In this example, a few items are raised with a high level of concern. See the
following sections for information on solving:

- A large number of references.
- Large blobs.

### Large number of references

A reference in Git (a branch or tag) is used to refer to a commit. If you are
curious, you can go to any `.git` directory and look under the `refs` directory.

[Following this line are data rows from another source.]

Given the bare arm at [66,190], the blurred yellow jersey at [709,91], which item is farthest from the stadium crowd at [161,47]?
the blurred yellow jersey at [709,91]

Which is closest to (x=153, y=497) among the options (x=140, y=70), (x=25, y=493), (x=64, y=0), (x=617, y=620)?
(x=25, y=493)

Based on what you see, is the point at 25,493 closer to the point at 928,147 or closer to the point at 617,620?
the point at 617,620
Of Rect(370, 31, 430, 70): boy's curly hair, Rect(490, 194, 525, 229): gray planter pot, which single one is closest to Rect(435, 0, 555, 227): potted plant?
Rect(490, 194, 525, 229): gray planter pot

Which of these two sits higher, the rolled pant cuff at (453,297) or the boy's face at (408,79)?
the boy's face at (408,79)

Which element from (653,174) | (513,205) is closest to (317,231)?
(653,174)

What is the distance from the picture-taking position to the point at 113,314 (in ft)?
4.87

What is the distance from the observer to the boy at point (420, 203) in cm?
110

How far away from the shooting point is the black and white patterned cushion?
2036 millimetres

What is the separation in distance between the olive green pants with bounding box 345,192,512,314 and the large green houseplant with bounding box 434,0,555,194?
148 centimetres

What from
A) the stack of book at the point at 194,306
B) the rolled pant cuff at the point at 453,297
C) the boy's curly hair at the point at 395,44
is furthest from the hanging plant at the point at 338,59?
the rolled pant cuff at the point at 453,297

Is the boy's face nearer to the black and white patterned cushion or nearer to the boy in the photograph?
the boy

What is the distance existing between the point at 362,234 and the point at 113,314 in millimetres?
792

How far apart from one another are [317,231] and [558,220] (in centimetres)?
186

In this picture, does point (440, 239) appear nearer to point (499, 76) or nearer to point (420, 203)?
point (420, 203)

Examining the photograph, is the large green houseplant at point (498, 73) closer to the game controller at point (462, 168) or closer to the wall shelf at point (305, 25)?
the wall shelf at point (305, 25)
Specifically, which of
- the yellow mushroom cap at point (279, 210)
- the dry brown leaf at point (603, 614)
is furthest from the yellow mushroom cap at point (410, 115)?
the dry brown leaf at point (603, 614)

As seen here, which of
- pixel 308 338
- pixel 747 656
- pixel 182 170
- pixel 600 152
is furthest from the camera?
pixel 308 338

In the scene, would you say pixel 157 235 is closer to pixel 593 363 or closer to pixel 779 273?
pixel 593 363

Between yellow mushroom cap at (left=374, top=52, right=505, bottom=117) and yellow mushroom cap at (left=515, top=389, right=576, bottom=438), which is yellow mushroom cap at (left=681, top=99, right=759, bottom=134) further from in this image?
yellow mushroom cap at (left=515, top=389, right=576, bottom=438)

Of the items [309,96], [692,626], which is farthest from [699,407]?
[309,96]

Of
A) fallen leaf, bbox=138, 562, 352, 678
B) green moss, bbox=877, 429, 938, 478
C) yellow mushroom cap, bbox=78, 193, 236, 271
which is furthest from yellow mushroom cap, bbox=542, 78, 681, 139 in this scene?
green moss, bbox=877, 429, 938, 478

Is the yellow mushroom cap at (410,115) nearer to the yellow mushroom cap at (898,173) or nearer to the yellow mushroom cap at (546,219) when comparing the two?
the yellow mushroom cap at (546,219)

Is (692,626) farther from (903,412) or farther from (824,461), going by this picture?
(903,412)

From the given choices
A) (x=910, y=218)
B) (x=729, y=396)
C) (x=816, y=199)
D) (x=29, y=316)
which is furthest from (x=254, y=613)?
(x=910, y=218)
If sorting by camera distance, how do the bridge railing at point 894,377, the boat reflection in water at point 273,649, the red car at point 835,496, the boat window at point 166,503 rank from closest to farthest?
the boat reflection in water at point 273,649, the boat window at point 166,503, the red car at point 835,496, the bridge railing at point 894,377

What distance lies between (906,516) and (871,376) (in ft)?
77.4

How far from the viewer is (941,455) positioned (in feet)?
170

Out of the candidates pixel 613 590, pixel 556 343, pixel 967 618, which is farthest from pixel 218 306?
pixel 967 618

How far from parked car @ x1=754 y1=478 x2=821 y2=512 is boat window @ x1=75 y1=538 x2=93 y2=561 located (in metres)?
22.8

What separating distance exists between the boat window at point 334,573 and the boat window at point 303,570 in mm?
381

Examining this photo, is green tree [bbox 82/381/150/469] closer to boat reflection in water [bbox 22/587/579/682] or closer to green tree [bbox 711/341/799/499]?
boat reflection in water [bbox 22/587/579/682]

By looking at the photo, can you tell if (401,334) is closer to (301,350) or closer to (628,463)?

A large number of references can cause performance problems because, with more
references, object walks that Git does are larger for various operations such as
clones, pushes, and housekeeping tasks.

#### Mitigation strategies

To mitigate the effects of a large number of references in a monorepo:

- Create an automated process for cleaning up old branches.
- If certain references don't need to be visible to the client, hide them using the
  [`transfer.hideRefs`](https://git-scm.com/docs/git-config#Documentation/git-config.txt-transferhideRefs)
  configuration setting. Because Gitaly ignores any on-server Git configuration, you must change the Gitaly configuration
  itself in `/etc/gitlab/gitlab.rb`:

  ```ruby
  gitaly['configuration'] = {
    # ...
    git: {
      # ...
      config: [
        # ...
        { key: "transfer.hideRefs", value: "refs/namespace_to_hide" },
      ],
    },
  }
  ```

In Git 2.42.0 and later, different Git operations can skip over hidden references
when doing an object graph walk.

### Large blobs

The presence of large files (called blobs in Git), can be problematic for Git
because it does not handle large binary files efficiently. If there are blobs over
10 MB or instance in the `git-sizer` output, this probably means there is binary
data in your repository.

#### Use LFS for large blobs

Store binary or blob files (for example, packages, audio, video, or graphics)
as Large File Storage (LFS) objects. With LFS, the objects are stored externally, such as in Object
Storage, which reduces the number and size of objects in the repository. Storing
objects in external Object Storage can improve performance.

For more information, refer to the [Git LFS documentation](../../../topics/git/lfs/index.md).

### Reference architectures

Large repositories tend to be found in larger organisations with many users. The
GitLab Quality Engineering and Support teams provide several [reference architectures](../../../administration/reference_architectures/index.md) that
are the recommended way to deploy GitLab at scale.

In these types of setups, the GitLab environment used should match a reference
architecture to improve performance.